Indian actress (born 1976)

Reema Lamba (born 24 October 1976), better known by the stage name Mallika Sherawat, is an Indian actress who predominantly works in Hindi language films. Known for her bold onscreen portrayal in films like Khwahish (2003) and Murder (2004), Sherawat has established herself as a sex symbol in Bollywood. She is also known for appearing in several popular item numbers.

Sherawat's role in the romantic comedy Pyaar Ke Side Effects (2006) was well received. She subsequently starred in Aap Ka Suroor, Welcome (both 2007), Dasavathaaram (2008) — her biggest commercial success so far — and Double Dhamaal (2011). Apart from Indian films, she has appeared in the Chinese films The Myth (2005) and Time Raiders (2016). She was one of the few Bollywood stars trying to cross over to Hollywood, with films like Hisss (2010) and Politics of Love (2011).

==Early life==
Sherawat was born as Reema Lamba in Moth, a small village in Hisar district of Haryana to a Jat family. Mallika's father is Mukesh Kumar Lamba and she was born in the family of Seth Chhaju Ram, a leading Jat philanthropist. She adopted the screen name of "Mallika", meaning "empress", to avoid confusion with other actresses named Reema. "Sherawat" is her mother's maiden name. She has stated that she uses her mother's maiden name because of the support that her mother has provided her. Although relations with her family were strained when she entered the film industry, Sherawat's family has now accepted her career choice and they have reconciled.

Sherawat went to Delhi Public School, Mathura Road. She has a degree in philosophy from Miranda House, Delhi University. During the initial days of her career, she claimed to be from a very conservative small-town family and that she faced many hurdles from them in pursuing her career. However, Sherawat's family has rebutted this as a story created by her to give her an aura of a rustic girl who made it big in Bollywood.

==Career==
Before entering films, Sherawat appeared in television commercials with Amitabh Bachchan for BPL and Shah Rukh Khan for Hyundai Santro. She also appeared in Nirmal Pandey's "Maar Dala" and Surjit Bindrakhia's "Lak Tunoo" music video. She debuted in films with a small rôle in Jeena Sirf Merre Liye where she was credited as Reema Lamba.

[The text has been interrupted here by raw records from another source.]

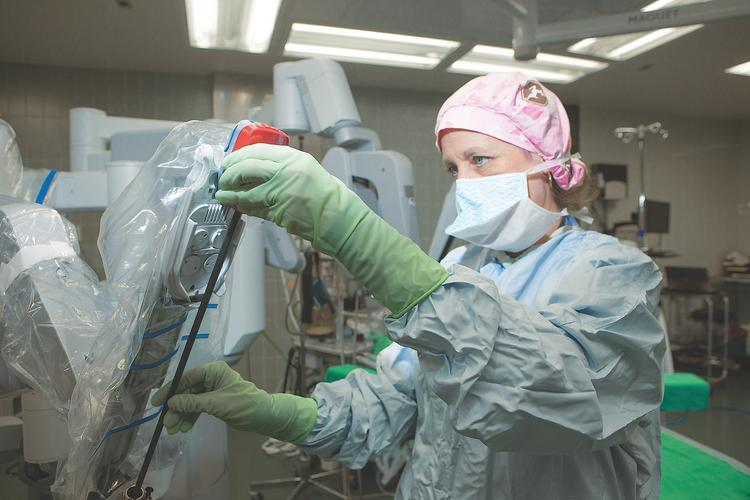 Operating room technician Catherine Wallace sets up a da Vinci surgical system for training at Niagara Falls Memorial Medical Center. Since the hospital added the system in 2012, hundreds of procedures – the majority were gynecological surgeries – have been performed with the equipment.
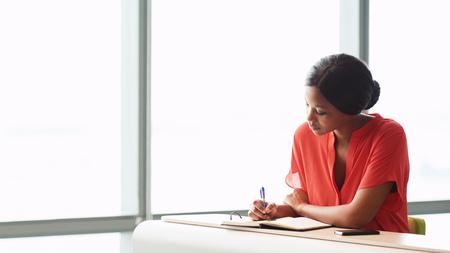 성인 여성 아프리카 작가 그녀가 장착되어 비즈니스 라운지에서 유리의 큰 창 옆에 앉아있는 동안 밝은 오렌지 블라우스를 입고있는 동안 그녀의 노트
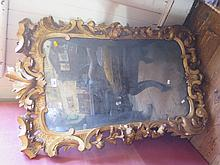 A Nineteenth Century Carved Gilt Gesso Rococo Style Wall Mirror, 105 x 63 c
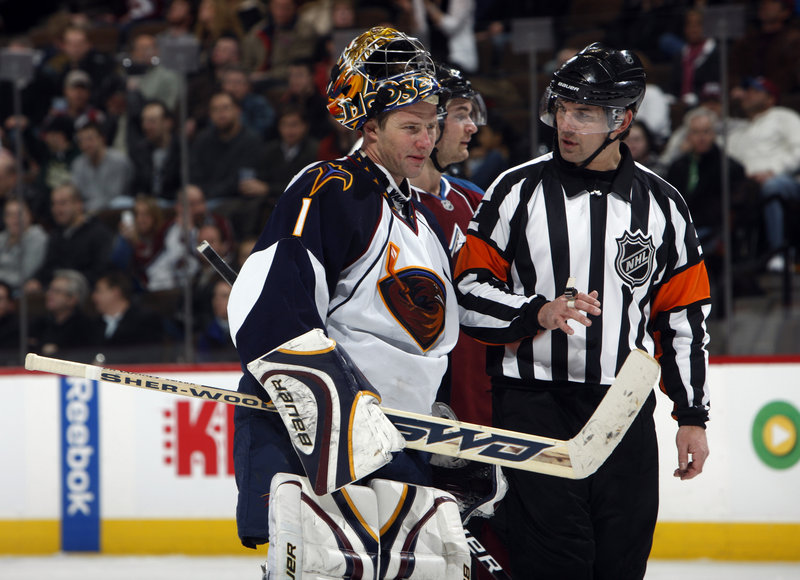 Atlanta Thrashers goalie Johan Hedberg argues with referee Wes McCauley during an NHL game in February against the Colorado Avalanche in Denver.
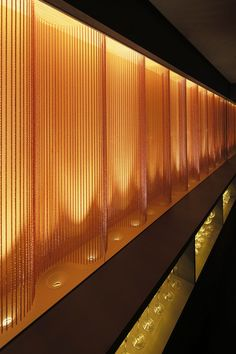 A thousand rose gold hued chains hang in a long undulating curtain along the side of the restaurant. This amazing lighting installation created a much needed sense of rhythm and movement to the dark space.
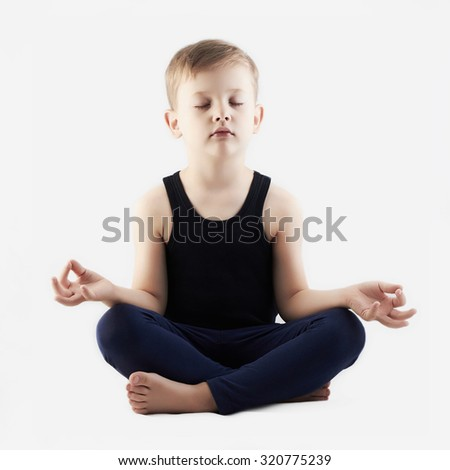 attractive child practicing yoga isolated on white background. little Boy does yoga - stock photo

Sherawat attracted notice with her appearance in the 2003 film, Khwahish. In 2004, she starred in Murder, a film inspired by Hollywood's Unfaithful. She was noticed for her bold role with critic Narbir Gosal writing, "she has the chops to pull off a role like this one. She´s confident and sexy as Simran and handles her emotional scenes with dignity." She received a nomination for 'Best Actress' at the Zee Cine Awards for her performance in Murder. The film went on to become one of the biggest hits of the year.

Since then, Sherawat has been known for expressing her opinions in public, as well for the reaction to some of her statements.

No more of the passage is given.